Document section =>
┌────────

Here’s something nobody expected would happen. After the many criticisms payday lending has received in the last few years from some quarters, and the recent laws and restrictions imposed on the industry, it was expected that payday lending would go down steeply. Almost everybody was expected to stay away from these lenders because they supposedly exploit their customers by charging so called steep interests. In fact, many predicted that the payday lending industry would go out of business soon and even seemed worried about the unemployment this would generate.
But here’s what actually happened. According to a report published by the Department of Business Oversight in California, the numbers of payday loans the seniors are taking in the state have actually tripled over last year. Yes, that is three times more. In other words, payday lending has become more popular in California, in spite of the negative press the industry has received and all the restrictions imposed.
Number of Payday Loans Goes Up From 945,000 to 2.7 Million
The report says, seniors in the state, aged 62 or more, took 2.7 million payday loans last year. In 2015, by contrast, people in the same age group took fewer than 945,000 loans. The Department of Business Oversight is at a loss to explain why this happened. They are confused, to say the least. The study also reveals that many seniors in California are taking payday loans multiple times.
Many in the state are taking this trend very seriously and are saying that this could be here to stay. In fact, 2017’s data when released might even reveal that even more seniors are taking payday loans for more times in the state. Others are pointing out that California is often seen as the harbinger of a national trend, so there is every possibility that this trend could soon be seen across the country. After all, there have been several instances where things happening in California first, spread across the US later.
The State of Payday Lending in California
According to statistics, there are about 2000 payday lending stores in California. Most of these businesses are located in poor neighborhoods, operating among people who are most likely to have low cash reserves in the middle of the month. Historically, those who have taken these loans the most are colored people (mostly blacks), single mothers and people from the Latino community.
Research findings of the California Department of Business Oversight (DBO) has also confirmed that most individuals who are taking payday loans in the state live in poorer neighborhoods and are from these communities. This is the government agency, which oversees financial service providers, including payday lending businesses, in the state.
Their research revealed that in the neighborhoods with the most payday lenders, the family poverty rates were usually higher than the state average. Also, the percentage of poor families with single mothers was higher. This was confirmed after the agency looked at the 2014 census data relating to the location of payday lending stores.
The DBO concluded by saying that Caucasians or whites are less likely to take payday loans, while blacks, Latinos and single moms are more likely.
Payday Lending Is Not Making People Fall Into a Debt Trap
Those who are critics of payday lending often state that those who take these loans fall into a debt trap soon, so payday lending is contributing to poverty. The California Department of Business Oversight does not state this, however. It’s not a case of a payday lender making people impoverished. It’s the other way round, the agency states. The lenders have their stores in these neighborhoods because the people who live there are impoverished, and need cash.
CFSA or the Community Financial Services Association of America, the trade group of payday lenders, agrees with this view. In their website they have said, “Just like Home Depot and Costco, payday advance stores are located in population centers that are convenient for where customers live, work, and shop”.
The Santa Monica, California-based Milken Institute carried out a study of their own a few years back, and they arrived at the same conclusions as the DBO. Their 2013 study noted that payday lending businesses were catering to a “specific set of customers”. Their customers are mostly those with lower incomes, less formal education, and those from minority communities.

└────────

Provided data =>

┌────────

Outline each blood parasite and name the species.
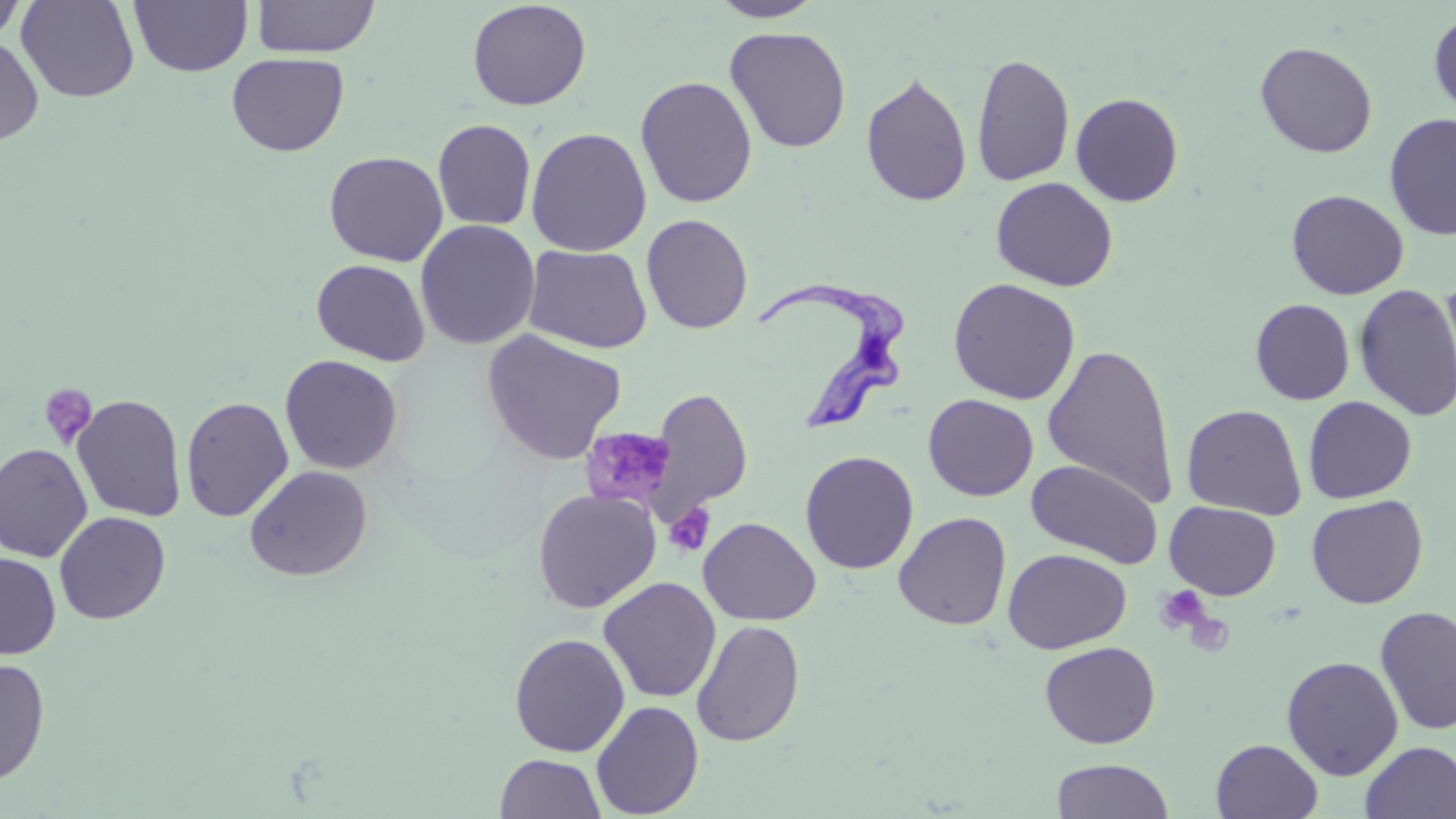
Approximate bounding boxes as named x1/y1/x2/y2 corners in pixels.
Trypanosoma brucei: (x1=756, y1=280, x2=907, y2=434).
No Plasmodium falciparum, Plasmodium ovale, Plasmodium malariae, Plasmodium vivax, or Babesia divergens observed.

└────────

Instructions for the task =>
Pick up the article on payday lending in California after its last sentence and write what comes next.

Exercise output =>
The study carried out by the Milken Institute also discovered that there were more payday lending stores in counties where there was a higher percentage of Latino and black people than those counties with more whites. So the Institute concluded by observing that there is “a negative correlation between income per capita and the number of payday lending stores per capita”.
Payday Lending Demographics Has Changed
The Milken Institute report came out in 2013. A lot has changed since then, as the California Department of Business Oversight research findings show. Now, it’s not just the blacks, Latinos, the poor and marginalized sections of the society that are asking for payday loans. Even the seniors who are aged more than 62 years are taking these loans, and many of them have retirement plans.
This clearly reveals several truths
1. Economy of the United States is in such a state that those who did not require a loan before, such as the seniors with protection, are also short of cash in the middle of the month. Payday loans are offering them the much needed respite.
2. Payday loans are becoming more popular, in spite of the bad press in recent years and the imposed restrictions.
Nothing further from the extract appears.